Electron micrograph of parafollicular cell [PF] during estrus showing large indented nucleus [N]. Secretory granules [SG] are distributed in the cytoplasm. Mitochondria [M] are few with collapsed cristae. Other cell organelles are indistinct. 8000×.
3.1.3. Thyroid gland during early pregnancy
Ovulation, insemination and fertilization take place in early December in this species of female bat. Implantation of the blastocyst is observed during the last week of December. By the end of December the entire female specimens collected were pregnant. The thyroid gland shows medium to large size follicles but the medium size follicles are more than large follicles.

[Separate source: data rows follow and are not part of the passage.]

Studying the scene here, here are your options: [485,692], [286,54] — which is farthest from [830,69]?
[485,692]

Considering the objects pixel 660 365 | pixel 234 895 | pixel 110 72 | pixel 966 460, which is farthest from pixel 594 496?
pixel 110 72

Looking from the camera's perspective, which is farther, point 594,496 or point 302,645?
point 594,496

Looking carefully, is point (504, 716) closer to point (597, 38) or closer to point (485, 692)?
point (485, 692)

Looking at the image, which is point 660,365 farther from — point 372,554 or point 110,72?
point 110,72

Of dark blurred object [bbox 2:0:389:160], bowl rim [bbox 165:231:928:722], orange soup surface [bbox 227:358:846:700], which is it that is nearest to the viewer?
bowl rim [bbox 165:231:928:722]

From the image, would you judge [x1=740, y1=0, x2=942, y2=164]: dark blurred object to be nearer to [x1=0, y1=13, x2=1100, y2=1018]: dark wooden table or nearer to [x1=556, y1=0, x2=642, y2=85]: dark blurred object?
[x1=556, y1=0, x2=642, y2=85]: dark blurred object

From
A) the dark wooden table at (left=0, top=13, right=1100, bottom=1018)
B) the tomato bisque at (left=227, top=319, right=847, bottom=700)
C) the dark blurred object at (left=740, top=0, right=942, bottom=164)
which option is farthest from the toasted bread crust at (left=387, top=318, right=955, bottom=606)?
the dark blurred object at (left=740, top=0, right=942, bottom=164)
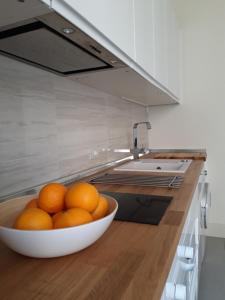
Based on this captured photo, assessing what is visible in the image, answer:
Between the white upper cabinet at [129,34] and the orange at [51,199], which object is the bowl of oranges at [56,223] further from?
the white upper cabinet at [129,34]

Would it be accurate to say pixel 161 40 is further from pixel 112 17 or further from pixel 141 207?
pixel 141 207

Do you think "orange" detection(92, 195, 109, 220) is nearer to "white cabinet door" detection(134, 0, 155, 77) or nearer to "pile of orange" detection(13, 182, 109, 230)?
"pile of orange" detection(13, 182, 109, 230)

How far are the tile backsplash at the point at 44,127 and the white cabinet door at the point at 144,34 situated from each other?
0.43 metres

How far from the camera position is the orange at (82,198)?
616 mm

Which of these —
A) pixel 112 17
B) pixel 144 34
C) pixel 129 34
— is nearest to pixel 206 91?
pixel 144 34

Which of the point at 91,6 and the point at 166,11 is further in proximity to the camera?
the point at 166,11

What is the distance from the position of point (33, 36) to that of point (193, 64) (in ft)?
7.50

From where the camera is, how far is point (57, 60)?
1.02 metres

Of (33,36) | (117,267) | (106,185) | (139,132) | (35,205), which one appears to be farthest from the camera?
Answer: (139,132)

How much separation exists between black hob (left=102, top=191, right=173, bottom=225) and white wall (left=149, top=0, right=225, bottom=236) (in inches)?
74.3

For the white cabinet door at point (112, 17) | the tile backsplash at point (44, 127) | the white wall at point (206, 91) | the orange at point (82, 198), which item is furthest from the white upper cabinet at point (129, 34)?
the white wall at point (206, 91)

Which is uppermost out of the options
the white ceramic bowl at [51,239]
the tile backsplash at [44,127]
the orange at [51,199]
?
the tile backsplash at [44,127]

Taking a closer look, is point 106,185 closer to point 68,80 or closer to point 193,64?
point 68,80

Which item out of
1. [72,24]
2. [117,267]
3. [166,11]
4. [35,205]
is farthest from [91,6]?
[166,11]
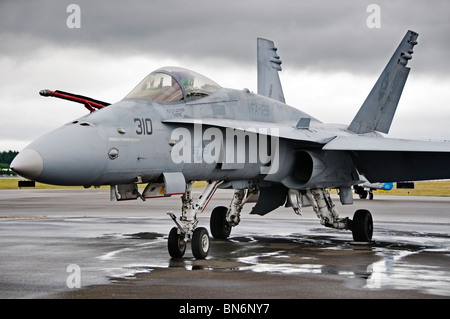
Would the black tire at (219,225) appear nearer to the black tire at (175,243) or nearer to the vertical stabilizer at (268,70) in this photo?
the black tire at (175,243)

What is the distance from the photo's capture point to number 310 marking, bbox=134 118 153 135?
29.1ft

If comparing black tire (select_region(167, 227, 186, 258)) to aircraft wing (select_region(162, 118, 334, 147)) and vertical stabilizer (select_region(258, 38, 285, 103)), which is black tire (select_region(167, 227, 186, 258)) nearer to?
aircraft wing (select_region(162, 118, 334, 147))

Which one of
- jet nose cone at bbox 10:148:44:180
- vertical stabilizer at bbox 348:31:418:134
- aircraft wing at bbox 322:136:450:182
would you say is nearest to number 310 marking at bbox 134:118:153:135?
jet nose cone at bbox 10:148:44:180

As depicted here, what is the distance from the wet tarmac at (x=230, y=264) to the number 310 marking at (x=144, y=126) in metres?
1.95

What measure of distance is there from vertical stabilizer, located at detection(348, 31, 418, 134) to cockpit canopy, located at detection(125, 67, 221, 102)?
575 cm

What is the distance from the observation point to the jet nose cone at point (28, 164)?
7293 mm

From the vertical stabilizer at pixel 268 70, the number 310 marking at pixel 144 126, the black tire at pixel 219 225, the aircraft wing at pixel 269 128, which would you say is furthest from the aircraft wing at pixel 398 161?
the number 310 marking at pixel 144 126

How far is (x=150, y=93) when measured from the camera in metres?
9.63

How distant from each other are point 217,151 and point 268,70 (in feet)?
21.9

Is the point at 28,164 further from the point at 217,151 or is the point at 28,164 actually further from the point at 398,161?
the point at 398,161

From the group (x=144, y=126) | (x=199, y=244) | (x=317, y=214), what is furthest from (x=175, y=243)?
(x=317, y=214)
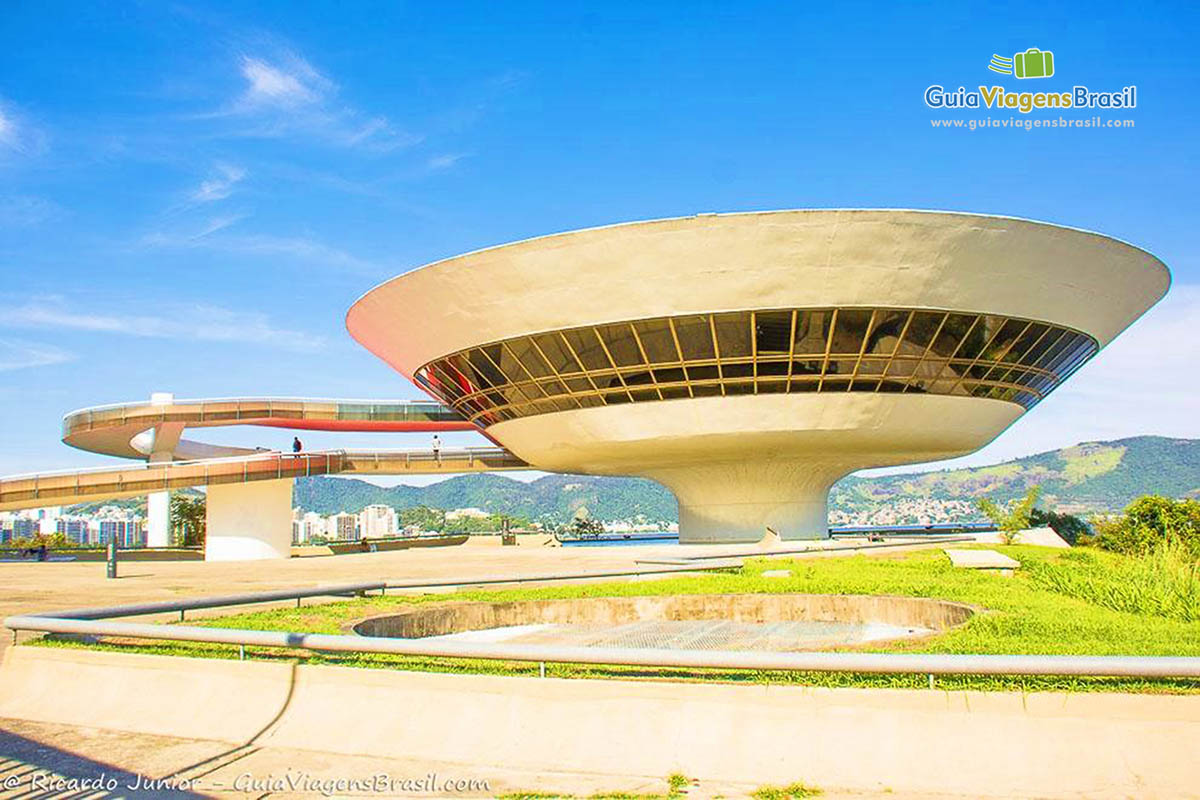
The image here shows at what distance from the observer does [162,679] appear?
8.50 meters

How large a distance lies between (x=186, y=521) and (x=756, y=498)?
41411 mm

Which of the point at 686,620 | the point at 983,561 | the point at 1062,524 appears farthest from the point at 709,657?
the point at 1062,524

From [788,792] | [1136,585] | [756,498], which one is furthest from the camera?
[756,498]

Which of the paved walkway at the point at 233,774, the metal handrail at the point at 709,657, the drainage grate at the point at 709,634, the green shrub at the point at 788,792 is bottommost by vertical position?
the drainage grate at the point at 709,634

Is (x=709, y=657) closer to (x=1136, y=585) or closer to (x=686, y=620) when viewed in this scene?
(x=686, y=620)

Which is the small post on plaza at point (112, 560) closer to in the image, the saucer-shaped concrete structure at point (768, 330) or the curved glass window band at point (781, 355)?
the saucer-shaped concrete structure at point (768, 330)

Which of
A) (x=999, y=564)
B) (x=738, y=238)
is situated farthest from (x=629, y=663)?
(x=738, y=238)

The medium size follicles are lined by cuboidal epithelium and lumina is filled with homogenous colloid material. Nucleus is spherical with slight indentation (Fig. 5). Rough endoplasmic reticulums are in the form of tubules. Mitochondria are elongated in shape. Lysosomal bodies are seen in the cytoplasm engulfing the lipid droplets (Fig. 6). Microvilli are seen towards the lumen. The nucleus is oval to irregular in shape with chromatin material at periphery. The microvilli are small and few in number (Fig. 7). The Golgi body is inconspicuous. The rough endoplasmic reticulums are much reduced. Numerous free ribosomes are seen in the cytoplasm (Fig. 7). Few rod shape mitochondria are observed in the cytoplasm. The lysosomes are increase and associated with colloid droplets (Fig. 8).
Fig. 5.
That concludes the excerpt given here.